Calm! thought Maewen. She rammed the blanket and clothes back in the container and turned back across the grass, juggling pie and cheese and apple with hands that seemed too shaky to hold them.
Moril met her as she came. He was eating a large hunk of bread—one-handed, because his other hand was supporting that cwidder of his. Maewen had yet to see Moril put it down. It was as if it were part of him. She noticed now, without any surprise, that it was the same cwidder that had been in that portrait of Moril, the one that was in the glass case beside it. She was noticing everything just then. She felt like a hunted hare, wild big eyes staring. She noticed that Moril did ha
ve a scatter of freckles on his pale skin, rather like hers, only not so many. She noticed he was looking at her wonderingly.
“What’s the matter?” he said with his mouth full. “Have you seen a ghost?”
“Yes—or I heard one at least,” Maewen said. “Out of the air.
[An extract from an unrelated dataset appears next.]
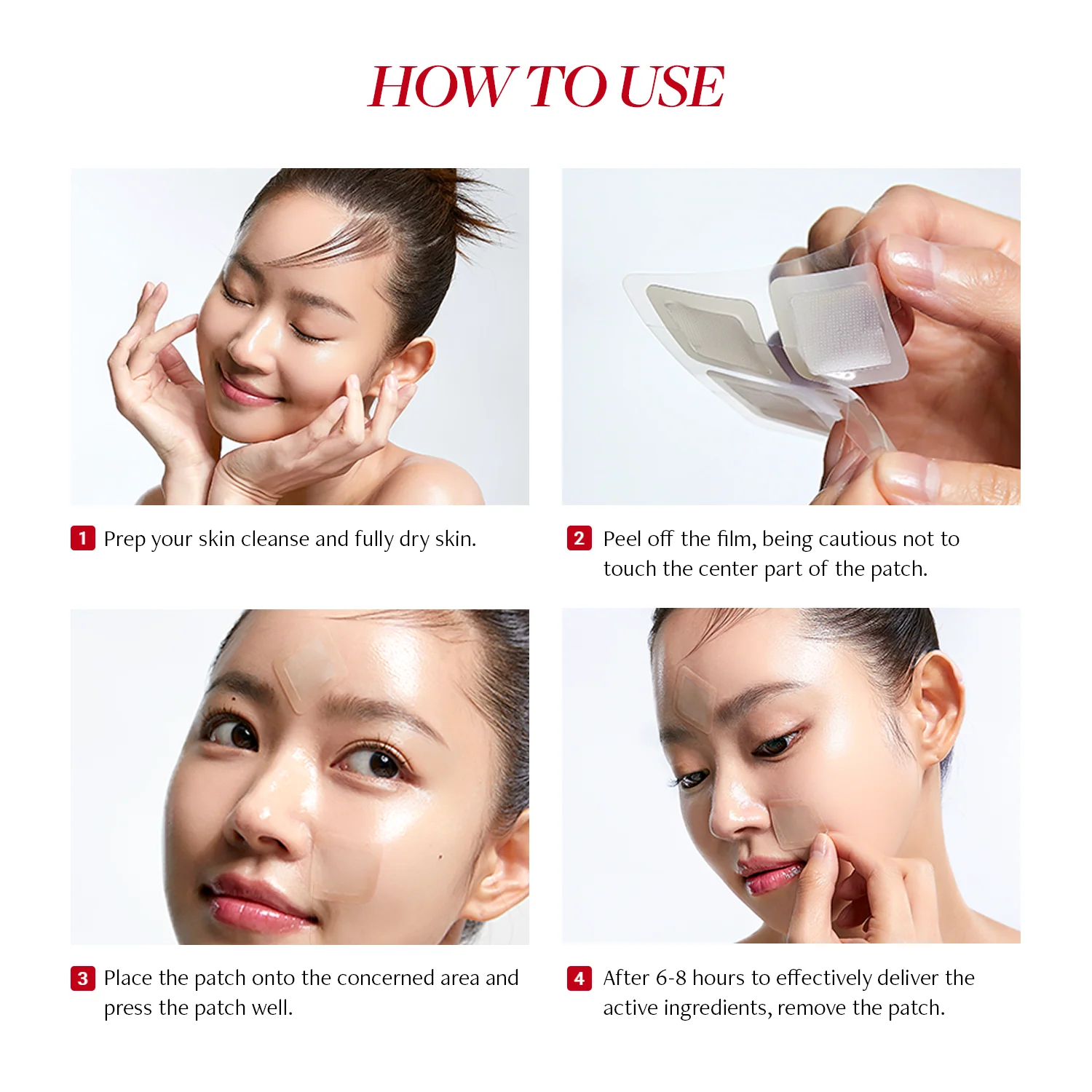 HOW TO USE

1 Prep your skin cleanse and fully dry skin.

2 Peel off the film, being cautious not to touch the center part of the patch.

3 Place the patch onto the concerned area and press the patch well.

4 After 6-8 hours to effectively deliver the active ingredients, remove the patch.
A man spoke.”
“I thought something happened,” Moril said. “I think I need to break my rule again. Just a second.” He bit off another mouthful of bread, tossed the rest down on the grass, and put both hands to the cwidder. For a moment he chewed and thought, and then he played a short run of mellow rippling chords.
Peace swept through Maewen, running like strength up her back and down her arms, and relaxing muscles in her face that she had not known were there. She found herself smiling dreamily, thinking that, whatever that voice had been, it had no way to harm her. “Thanks,” she said.
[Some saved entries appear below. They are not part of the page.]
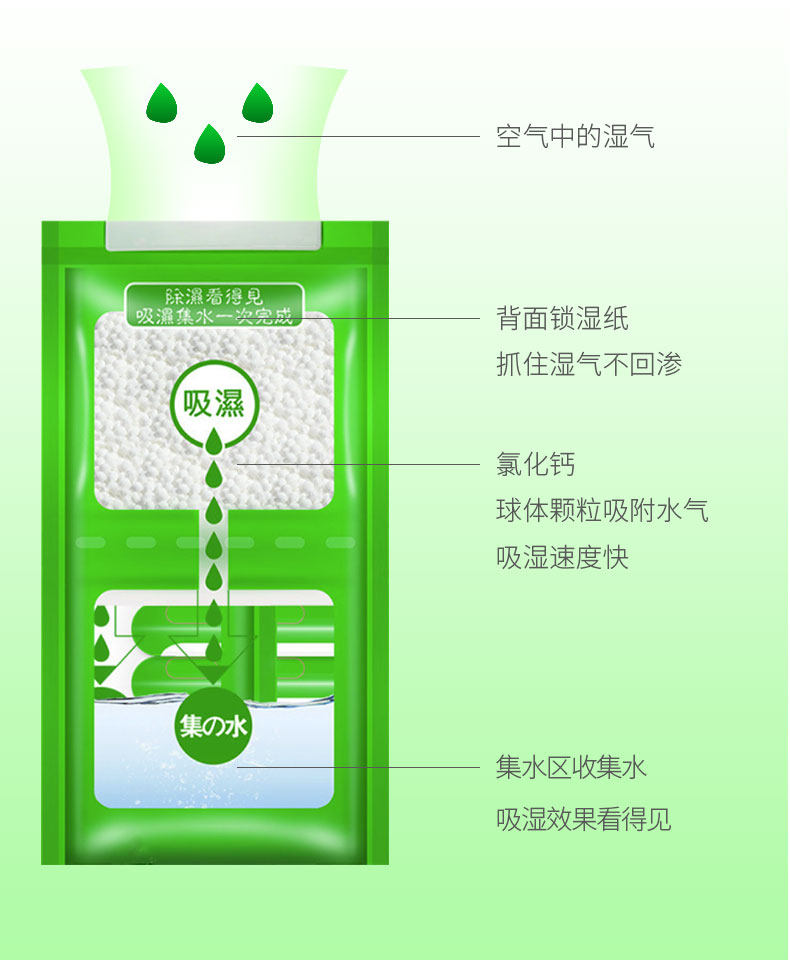 空气中的湿气

除濕看得見
吸濕集水一次完成

背面锁湿纸
抓住湿气不回渗

吸濕

氯化钙
球体颗粒吸附水气
吸湿速度快

集の水

集水区收集水
吸湿效果看得见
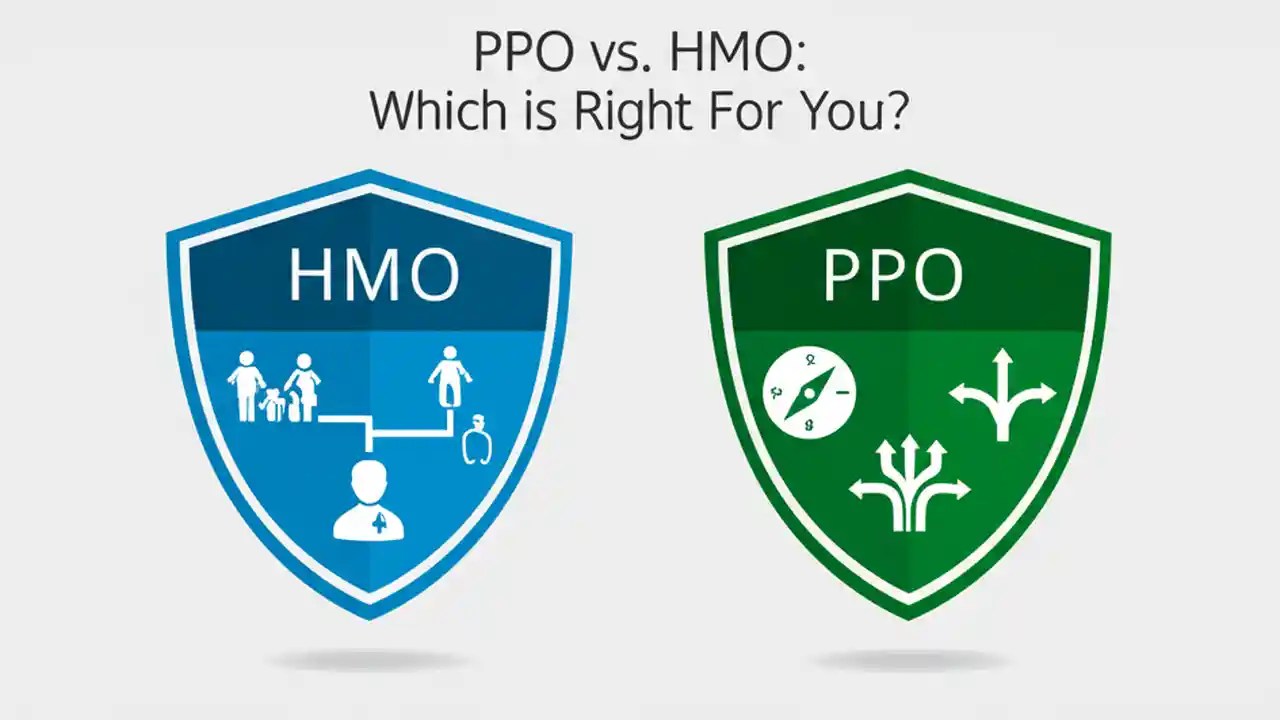 PPO vs. HMO:
Which is Right For You?

HMO

PPO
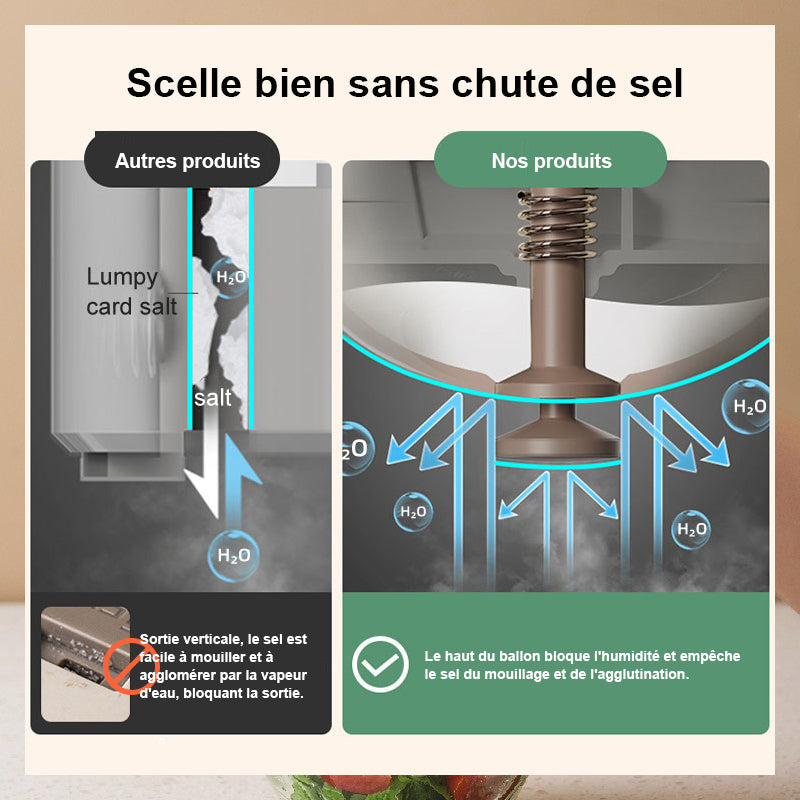 Scelle bien sans chute de sel

Autres produits

Lumpy card salt

$H_2O$

salt

$H_2O$

Sortie verticale, le sel est facile à mouiller et à agglomérer par la vapeur d'eau, bloquant la sortie.

Nos produits

$H_2O$

$_2O$

$H_2O$

$H_2O$

Le haut du ballon bloque l'humidité et empêche le sel du mouillage et de l'agglutination.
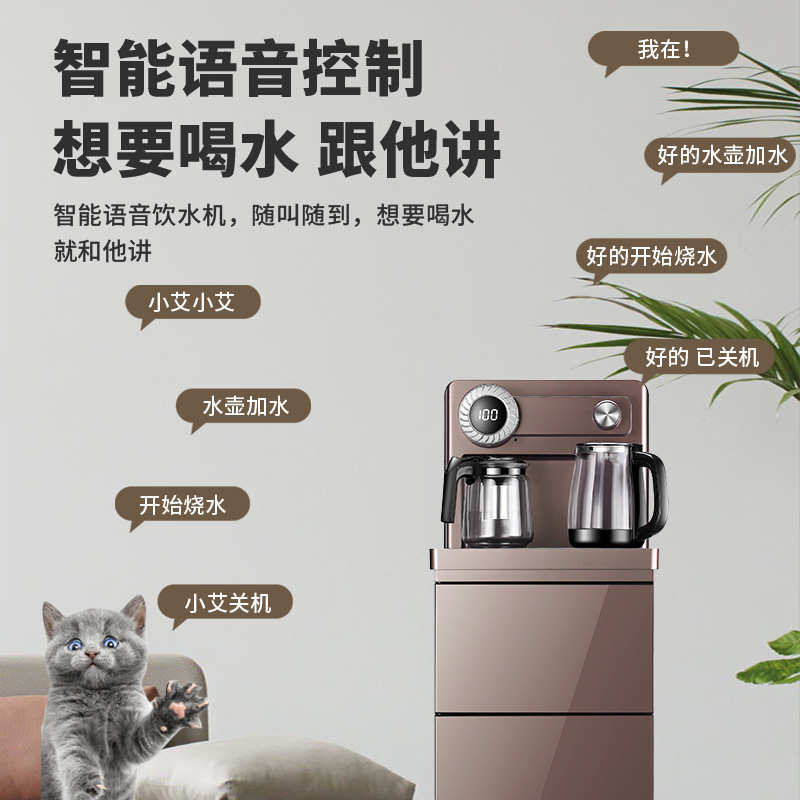 智能语音控制
想要喝水 跟他讲

智能语音饮水机，随叫随到，想要喝水就和他讲

我在！

好的水壶加水

好的开始烧水

好的 已关机

小艾小艾

水壶加水

开始烧水

小艾关机

100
Moril left the cwidder humming and looked at her critically. “It was easy,” he said. “You’re really quite a relaxed person.” And he added, very seriously, “Things do happen on the green roads. There are lots of stories.”
He bent to pick up his bread. Mitt and Navis sauntered over. Moril must have seen them out of the corner of his eye, because his face went blank and unfriendly, and he went away at once, back to Hestefan.
Maewen sat against the cartwheel to eat, looking out across broken rocks to blue-black mountains, in front of dun-colored mountains, with more jagged mountains beyond that, all under a heavy gray sky. She must get to know Moril, she thought. He had seemed to be one of those dreamy types, entirely wrapped up in himself, but he noticed things, dreamy or not, and that—whatever—he had played on his cwidder had been … Well, go on. Say it, Maewen. Magic. That boy is some kind of magician, and I want to know how he does it.